TASK REQUIREMENTS: Give back a single number: the count of lines in the data that contain the string "frames".
-----
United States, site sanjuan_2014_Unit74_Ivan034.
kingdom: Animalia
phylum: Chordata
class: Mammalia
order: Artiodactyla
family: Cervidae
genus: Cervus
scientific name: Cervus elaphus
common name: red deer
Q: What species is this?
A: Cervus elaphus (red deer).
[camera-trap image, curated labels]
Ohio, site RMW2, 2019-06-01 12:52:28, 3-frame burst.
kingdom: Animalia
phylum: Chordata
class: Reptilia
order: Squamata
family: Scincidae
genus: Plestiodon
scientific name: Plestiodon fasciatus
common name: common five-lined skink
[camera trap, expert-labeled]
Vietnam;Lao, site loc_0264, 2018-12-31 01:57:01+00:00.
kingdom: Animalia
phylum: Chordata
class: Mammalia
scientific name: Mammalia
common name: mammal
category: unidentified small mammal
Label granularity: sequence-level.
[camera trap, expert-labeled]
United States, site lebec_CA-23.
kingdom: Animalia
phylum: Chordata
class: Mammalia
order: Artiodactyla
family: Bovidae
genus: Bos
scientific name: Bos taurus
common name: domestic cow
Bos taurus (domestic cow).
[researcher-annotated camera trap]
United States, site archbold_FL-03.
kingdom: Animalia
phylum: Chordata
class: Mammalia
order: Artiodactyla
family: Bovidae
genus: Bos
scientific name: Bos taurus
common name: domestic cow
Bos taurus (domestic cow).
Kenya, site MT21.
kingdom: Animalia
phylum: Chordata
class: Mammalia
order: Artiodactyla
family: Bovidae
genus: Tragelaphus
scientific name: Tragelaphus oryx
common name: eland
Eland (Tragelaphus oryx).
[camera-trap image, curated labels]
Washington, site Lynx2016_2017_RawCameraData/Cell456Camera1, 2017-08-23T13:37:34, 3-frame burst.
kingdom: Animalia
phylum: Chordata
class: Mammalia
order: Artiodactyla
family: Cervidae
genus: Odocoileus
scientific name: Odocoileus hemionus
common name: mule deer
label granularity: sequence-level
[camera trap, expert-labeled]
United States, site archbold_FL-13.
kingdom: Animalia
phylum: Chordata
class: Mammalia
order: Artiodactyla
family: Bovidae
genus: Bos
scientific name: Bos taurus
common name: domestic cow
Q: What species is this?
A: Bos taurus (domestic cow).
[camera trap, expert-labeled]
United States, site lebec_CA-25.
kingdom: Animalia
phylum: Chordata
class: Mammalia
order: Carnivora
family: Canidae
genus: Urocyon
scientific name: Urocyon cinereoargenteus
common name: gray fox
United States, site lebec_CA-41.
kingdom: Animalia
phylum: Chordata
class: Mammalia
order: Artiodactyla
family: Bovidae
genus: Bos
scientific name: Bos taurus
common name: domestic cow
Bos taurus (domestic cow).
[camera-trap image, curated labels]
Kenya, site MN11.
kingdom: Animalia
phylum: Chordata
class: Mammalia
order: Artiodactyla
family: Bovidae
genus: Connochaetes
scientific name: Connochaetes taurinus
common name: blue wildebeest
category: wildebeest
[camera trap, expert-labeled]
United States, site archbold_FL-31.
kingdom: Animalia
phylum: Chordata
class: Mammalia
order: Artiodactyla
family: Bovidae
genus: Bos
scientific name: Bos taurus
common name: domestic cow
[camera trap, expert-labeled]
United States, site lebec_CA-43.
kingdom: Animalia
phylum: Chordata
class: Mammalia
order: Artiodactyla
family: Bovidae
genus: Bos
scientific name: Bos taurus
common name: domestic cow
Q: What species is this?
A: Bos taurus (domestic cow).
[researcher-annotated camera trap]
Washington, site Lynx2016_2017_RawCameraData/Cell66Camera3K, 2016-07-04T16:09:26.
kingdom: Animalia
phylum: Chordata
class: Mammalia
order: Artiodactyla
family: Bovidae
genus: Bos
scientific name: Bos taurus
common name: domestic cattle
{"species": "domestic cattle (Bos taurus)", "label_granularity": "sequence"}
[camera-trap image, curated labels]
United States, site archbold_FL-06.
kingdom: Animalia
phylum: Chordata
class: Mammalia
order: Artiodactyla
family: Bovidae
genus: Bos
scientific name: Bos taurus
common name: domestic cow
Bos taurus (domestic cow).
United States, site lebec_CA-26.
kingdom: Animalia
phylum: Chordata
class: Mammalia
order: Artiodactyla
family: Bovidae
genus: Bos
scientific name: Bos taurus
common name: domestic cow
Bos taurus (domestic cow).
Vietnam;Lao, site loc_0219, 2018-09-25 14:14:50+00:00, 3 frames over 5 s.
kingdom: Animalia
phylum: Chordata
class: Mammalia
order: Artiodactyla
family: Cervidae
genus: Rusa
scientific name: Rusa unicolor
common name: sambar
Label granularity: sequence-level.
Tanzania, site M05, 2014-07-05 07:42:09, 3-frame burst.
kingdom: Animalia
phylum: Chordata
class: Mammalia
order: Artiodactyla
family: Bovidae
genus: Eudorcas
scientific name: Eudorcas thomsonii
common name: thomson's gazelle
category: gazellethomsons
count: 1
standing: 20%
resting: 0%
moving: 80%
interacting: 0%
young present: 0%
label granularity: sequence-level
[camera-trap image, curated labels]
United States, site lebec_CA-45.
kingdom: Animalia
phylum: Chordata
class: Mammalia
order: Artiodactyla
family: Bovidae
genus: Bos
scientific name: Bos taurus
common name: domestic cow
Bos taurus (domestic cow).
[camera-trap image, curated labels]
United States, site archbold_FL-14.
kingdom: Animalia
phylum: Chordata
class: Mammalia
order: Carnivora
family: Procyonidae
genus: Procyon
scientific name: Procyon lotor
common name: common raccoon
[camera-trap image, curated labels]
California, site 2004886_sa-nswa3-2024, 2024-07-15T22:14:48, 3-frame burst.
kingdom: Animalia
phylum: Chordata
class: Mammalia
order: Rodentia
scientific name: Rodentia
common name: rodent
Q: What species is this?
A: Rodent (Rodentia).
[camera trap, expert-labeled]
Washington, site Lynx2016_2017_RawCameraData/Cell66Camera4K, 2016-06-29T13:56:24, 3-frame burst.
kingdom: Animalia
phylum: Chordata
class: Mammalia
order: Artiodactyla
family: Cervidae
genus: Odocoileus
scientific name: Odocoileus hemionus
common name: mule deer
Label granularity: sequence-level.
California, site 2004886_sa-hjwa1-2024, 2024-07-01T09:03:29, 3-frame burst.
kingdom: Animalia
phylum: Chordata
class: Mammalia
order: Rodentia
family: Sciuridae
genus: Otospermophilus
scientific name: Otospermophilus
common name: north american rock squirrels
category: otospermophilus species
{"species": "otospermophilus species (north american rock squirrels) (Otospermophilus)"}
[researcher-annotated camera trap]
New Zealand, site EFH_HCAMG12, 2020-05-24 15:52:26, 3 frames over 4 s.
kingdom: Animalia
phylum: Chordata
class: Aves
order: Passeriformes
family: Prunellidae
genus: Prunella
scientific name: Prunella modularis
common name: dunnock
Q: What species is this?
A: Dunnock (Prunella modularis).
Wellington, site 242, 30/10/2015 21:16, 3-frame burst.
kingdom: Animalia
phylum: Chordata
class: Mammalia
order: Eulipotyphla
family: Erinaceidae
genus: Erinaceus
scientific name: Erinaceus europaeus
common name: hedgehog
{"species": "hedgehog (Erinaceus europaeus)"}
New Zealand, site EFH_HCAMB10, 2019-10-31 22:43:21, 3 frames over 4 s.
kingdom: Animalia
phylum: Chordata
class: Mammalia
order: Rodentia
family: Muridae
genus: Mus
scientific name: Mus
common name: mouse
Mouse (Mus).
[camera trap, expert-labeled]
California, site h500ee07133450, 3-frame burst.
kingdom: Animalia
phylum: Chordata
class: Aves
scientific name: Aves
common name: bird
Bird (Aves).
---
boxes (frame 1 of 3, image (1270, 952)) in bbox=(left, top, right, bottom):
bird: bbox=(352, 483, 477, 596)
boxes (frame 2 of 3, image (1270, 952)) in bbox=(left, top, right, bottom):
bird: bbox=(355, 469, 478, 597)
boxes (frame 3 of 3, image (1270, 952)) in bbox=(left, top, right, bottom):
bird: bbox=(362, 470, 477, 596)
-----
FINISHED EXERCISE: 3